The HHS also announced Thursday that it awarded a $4 million contract to TrialCard, a drug access technology company, to enroll participants in the free PrEP program. TrialCard will also maintain the network of participating pharmacies and distribute the drug, which was donated by Gilead, to patients.

Pandemic

Efforts to increase HIV testing and distributing PrEP are hampered by the Covid-19 pandemic. The council passed another resolution asking HHS Secretary Alex Azar to increase HIV funding for community organizations; state and local health departments; and the nurses, doctors, and other health workers focusing on HIV.

Council members said in June there is increased access to HIV-related care through telehealth during the pandemic but said the services need monitoring.
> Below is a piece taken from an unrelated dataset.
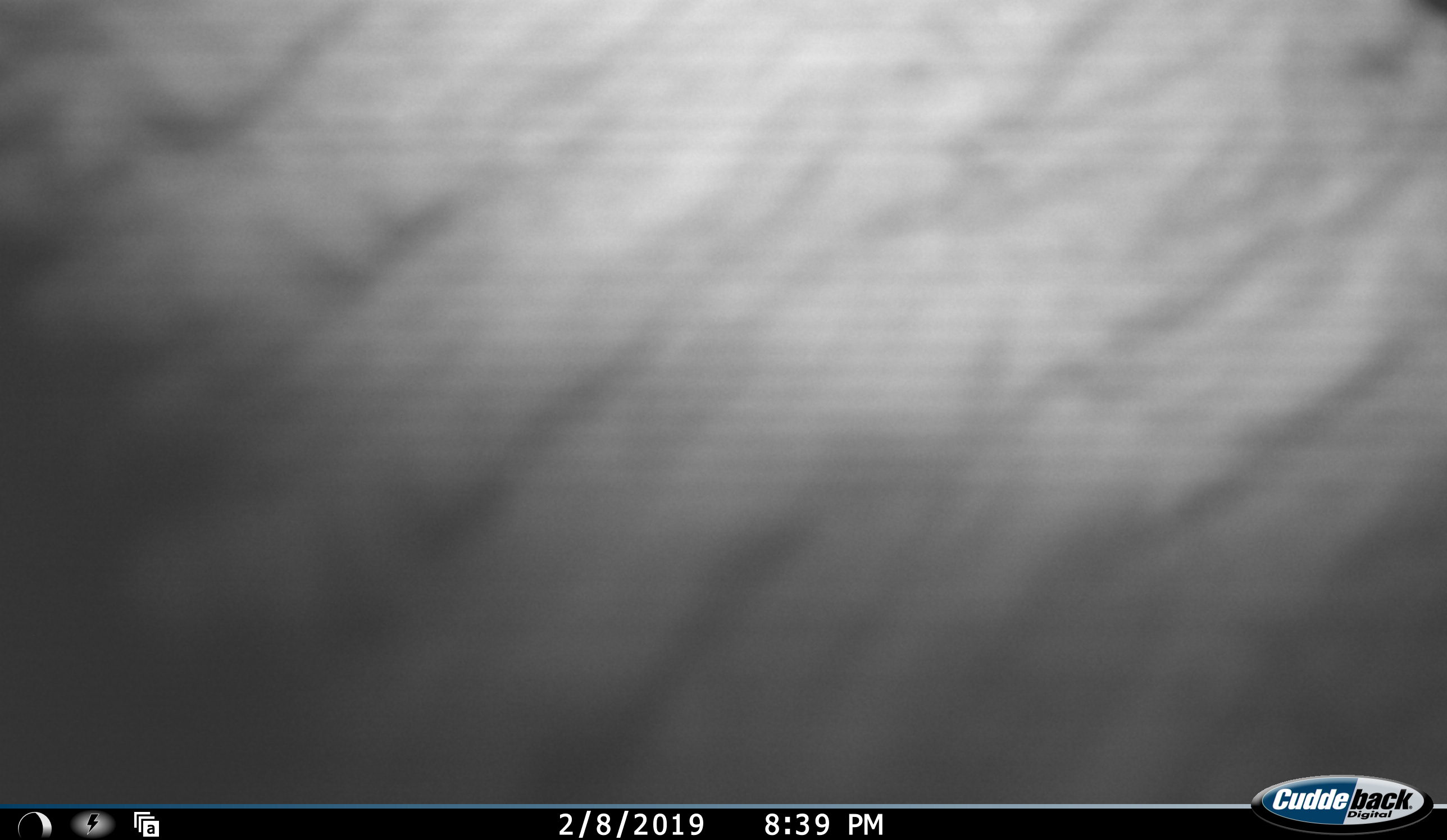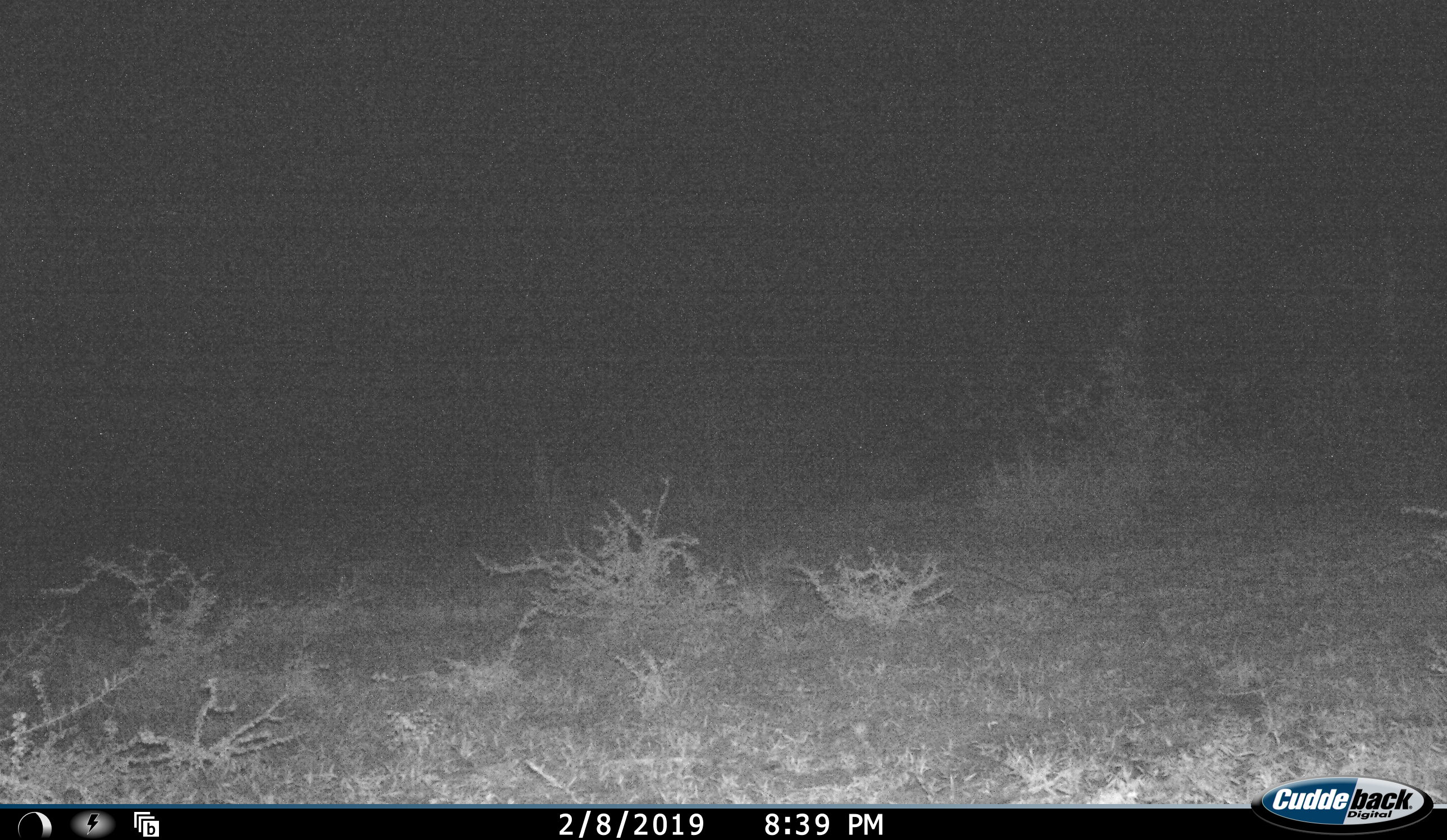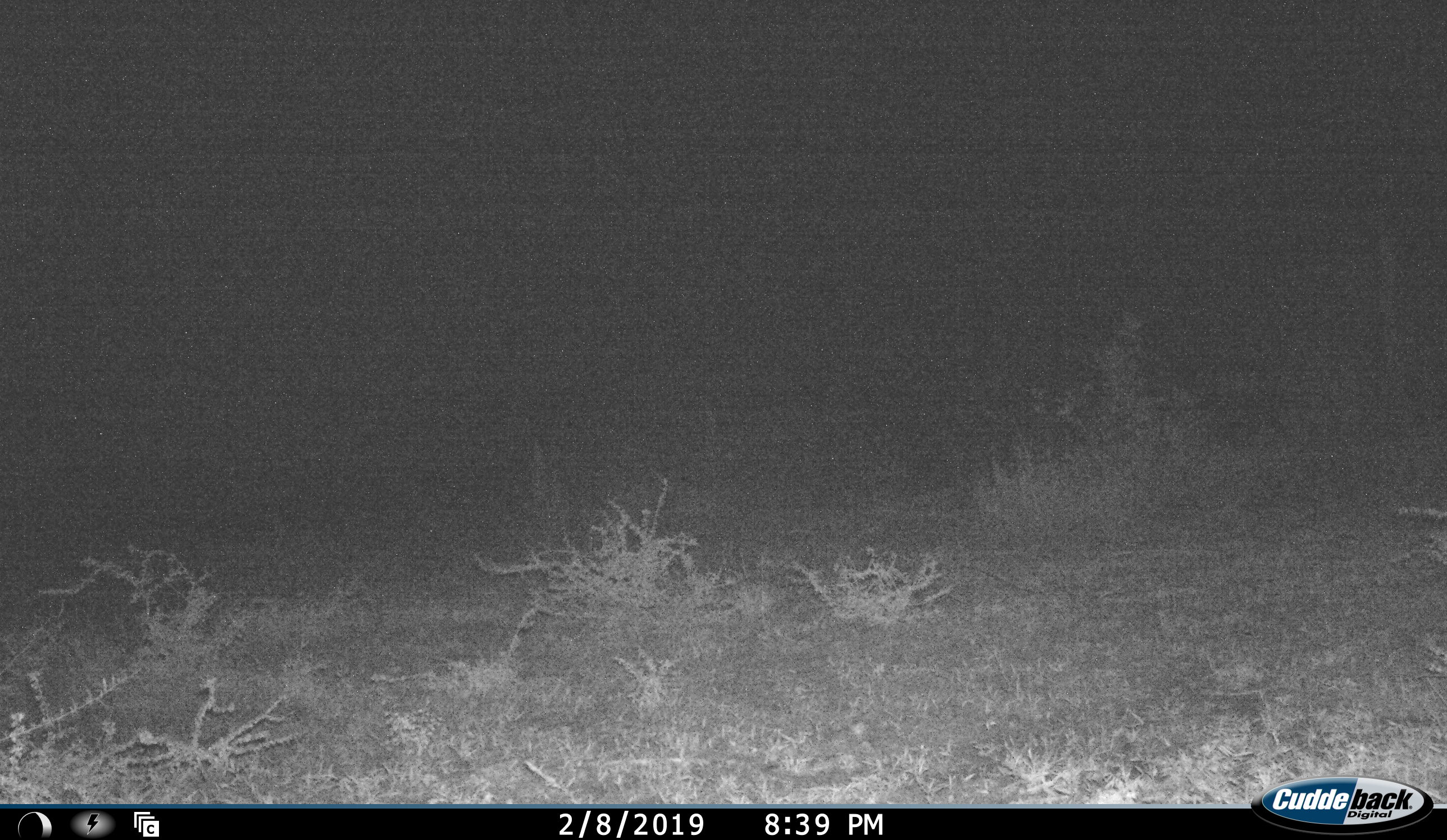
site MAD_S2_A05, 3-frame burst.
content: unidentified animal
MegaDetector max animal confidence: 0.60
The council recommended that some pandemic-related regulatory waivers in HIV services be evaluated as possible permanent changes, including 90-day refills of prescription drugs and fewer reporting requirements. The administration has already said it intends to make permanent several general telehealth waivers that came about as a result of the public-health emergency.

Nondiscrimination Protections

In a third resolution, the HIV council urged Azar to drop a regulation that would remove LGBT people from the Affordable Care Act’s non-discrimination protections. The several lawsuits have been filed, challenging the rule. It’s slated to go into effect Aug. 18.

If the rule is put into place, the resolution recommended that the HHS Office for Civil Rights create a system for reporting instances when people are denied care based on “actual or perceived sexual orientation or gender identity.”

Four members of the HIV/AIDS panel previously sent a letter urging the Trump administration to avoid taking actions that could hinder LGBT individuals’ ability to get care.